» **TEXT**:
*** Begin section ***
Question

The $x$-$t$ plot shown in the figure below describes the motion of the particle along $x$-axis, between two positions A and B. The particle passes through two intermediate points $P_1$ and $P_2$ as shown in the figure

• A. The instantaneous velocity is positive at $P_1$ and negative at $P_2$
• B. The instantaneous velocity is negative at both $P_1$ and $P_2$
• C. The instantaneous velocity is negative at $P_1$ and positive at $P_2$
• D. The instantaneous velocity is positive at both $P_1$ and $P_2$
• E. The instantaneous velocity is always positive

Hint:

Slope of $x$-$t$ graph gives velocity: upward slope $\Rightarrow$ positive, downward slope $\Rightarrow$ negative.

Answer 1

The Correct Option is A

Concept:
Velocity is the slope of the $x$-$t$ graph: \[ v = \frac{dx}{dt} \]

Step 1: Analyze slope at $P_1$.
At $P_1$, the graph is increasing with time $\Rightarrow$ slope positive. \[ v_{P_1} > 0 \]

Step 2: Analyze slope at $P_2$.
At $P_2$, the graph is decreasing $\Rightarrow$ slope negative. \[ v_{P_2} < 0 \]

Step 3: Conclusion.
\[ \text{Velocity positive at } P_1 \text{ and negative at } P_2 \]
*** End section ***
» **GIVEN DATA**:
*** Begin section ***
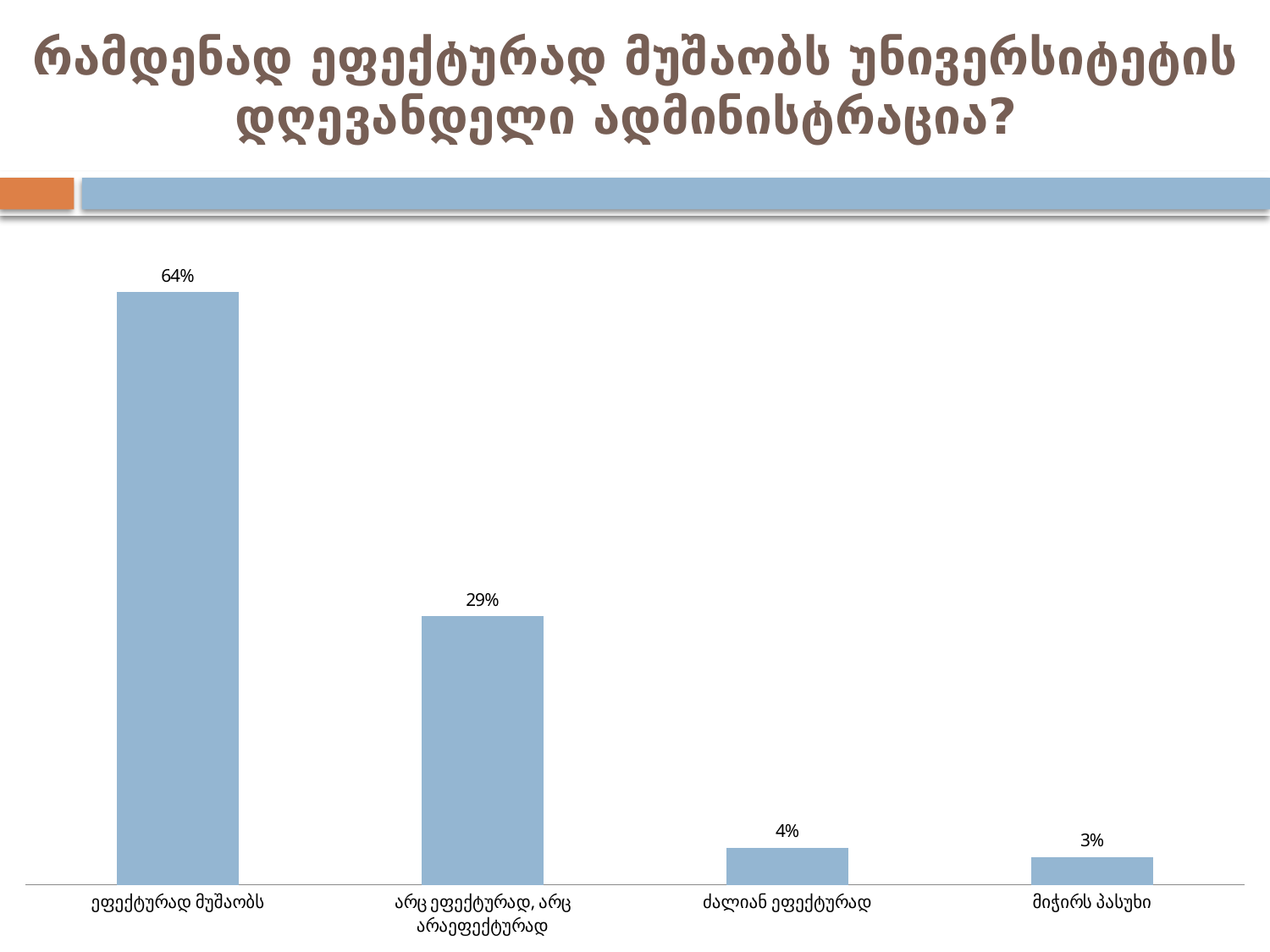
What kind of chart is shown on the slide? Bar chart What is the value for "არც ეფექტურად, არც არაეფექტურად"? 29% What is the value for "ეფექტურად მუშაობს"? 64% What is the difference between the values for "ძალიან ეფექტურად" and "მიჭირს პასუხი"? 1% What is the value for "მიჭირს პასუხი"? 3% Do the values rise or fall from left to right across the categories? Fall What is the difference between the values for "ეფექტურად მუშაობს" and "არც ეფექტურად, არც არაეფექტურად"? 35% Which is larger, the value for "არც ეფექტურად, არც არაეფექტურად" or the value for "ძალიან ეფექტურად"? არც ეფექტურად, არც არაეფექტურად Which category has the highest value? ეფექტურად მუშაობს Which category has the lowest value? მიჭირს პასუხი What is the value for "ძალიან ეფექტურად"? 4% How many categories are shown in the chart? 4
*** End section ***
» **ASSIGNMENT**:
Answer these about the x-t plot problem:
(a) What does the hint say a downward slope of the x-t graph indicates?
(b) Which option does Answer 1 give as correct?
(c) What does Step 2 say the graph is doing at $P_2$?

» **RESPONSE TO THE TASK**:
(a) Negative velocity.
(b) Option A.
(c) Decreasing.